Su contribución al fútbol senegalés fue honrada aún más cuando un estadio en Sedhiou, cerca de su ciudad natal, fue bautizado con su nombre. Ahora, mientras Senegal se prepara para enfrentarse a Marruecos en la final de la Copa Africana el domingo en Rabat, Mané está a punto de conseguir otro logro histórico y, posiblemente, su última participación en el torneo.
La posible despedida de una leyenda
Mané ha insinuado que ésta podría ser su última Copa Africana. “Una final hay que ganarla”, declaró tras marcar el gol decisivo en la semifinal contra Egipto. “Estaré muy contento de jugar mi última final de la Afcon, de disfrutarla y de hacer ganar a mi país”
Sus compañeros de equipo, sin embargo, no están dispuestos a dejarle marchar.
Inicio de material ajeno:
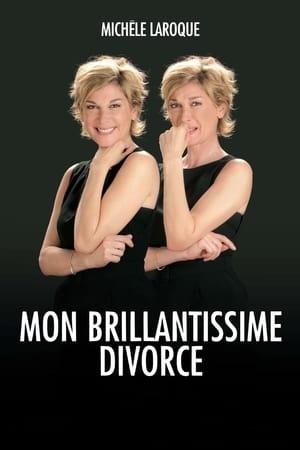 Michèle Laroque : Mon brillantissime divorce-Michèle Laroque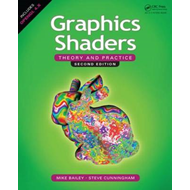 Graphics Shaders: Theory and Practice (BOK)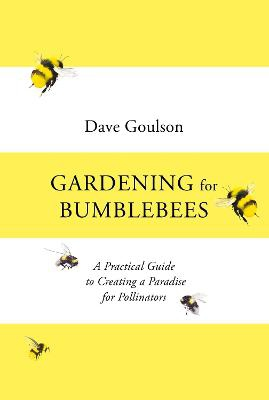 Gardening for Bumblebees ; A Practical Guide to Creating a Paradise for Pollinators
Pape Gueye, centrocampista de Senegal, expresó el deseo de la plantilla de convencer a Mané para que se quede en la edición de 2027. “Vamos a intentar que se quede con nosotros un poco más, porque todavía le quedan grandes años por dar”, declaró Gueye a BBC Afrique. “Es una leyenda de Senegal, y queremos que siga con nosotros muchos años más”
A sus 33 años, Mané juega ahora en el Al-Nassr de Arabia Saudí, pero su legado en Senegal sigue intacto. Su humildad y generosidad le han granjeado el cariño de su pueblo. En Bambali, ha financiado la construcción de un hospital, escuelas y mezquitas, e incluso envió 300 camisetas del Liverpool a su ciudad natal antes de la final de la Liga de Campeones de 2018.
“Si Sadio viene aquí, se comporta con mucha humildad, a la altura de la gente de Bambali. No quiere destacar. El pueblo le devuelve todo este cariño”
– Fode Boucar Dahaba, presidente de una liga regional
Sus actos de bondad se extienden más allá de Senegal. Durante su etapa en el Liverpool, era conocido por ayudar a limpiar los aseos de una mezquita de Toxteth después de los partidos, optando siempre por la discreción.
El corazón del éxito de Senegal
Mané es el máximo goleador de Senegal, con 53 goles en más de 120 partidos. Su liderazgo, tanto dentro como fuera del campo, ha sido decisivo para el éxito del equipo. Moussa Niakhate, defensa central de Senegal, lo describió como “un hombre increíble” y una figura que representa las esperanzas del fútbol africano.
Su influencia quedó patente en la semifinal contra Egipto, donde su gol en el minuto 78 aseguró el pase de Senegal a la final. Idrissa Gana Gueye alabó la capacidad de Mané para estar a la altura de las circunstancias: “Es lo que esperamos de él. Un gran jugador aparece en los grandes partidos, y lo ha vuelto a hacer”
Aunque Mané no lleve el brazalete de capitán, sus palabras tienen peso. Pape Gueye recordó cómo el discurso de Mané antes del partido contra Egipto motivó al equipo. “Tuvo las palabras adecuadas para asegurarse de que entráramos en el partido totalmente concentrados”, afirmó Gueye. “Sabe cómo calmarnos, incluso después de marcar o encajar un gol”
La esperanza de una nación
El actual seleccionador de Senegal, Pape Thiaw, está decidido a mantener a Mané en el combinado nacional. “Creo que tomó su decisión en caliente”, afirmó Thiaw. “El país no está de acuerdo, y yo, como seleccionador, tampoco. Nos gustaría mantenerlo el mayor tiempo posible”
Mientras Senegal se prepara para enfrentarse a Marruecos, el equipo está impulsado por el deseo de ganar el trofeo para Mané. “Le debemos la segunda estrella”, afirmó Niakhate. “Sin duda le convertiría en uno de los mejores jugadores que ha conocido el continente”
Para Mané, esta final podría ser el broche de oro a una ilustre carrera en la Copa Africana, o el principio de otro capítulo. En cualquier caso, su legado ya está asegurado.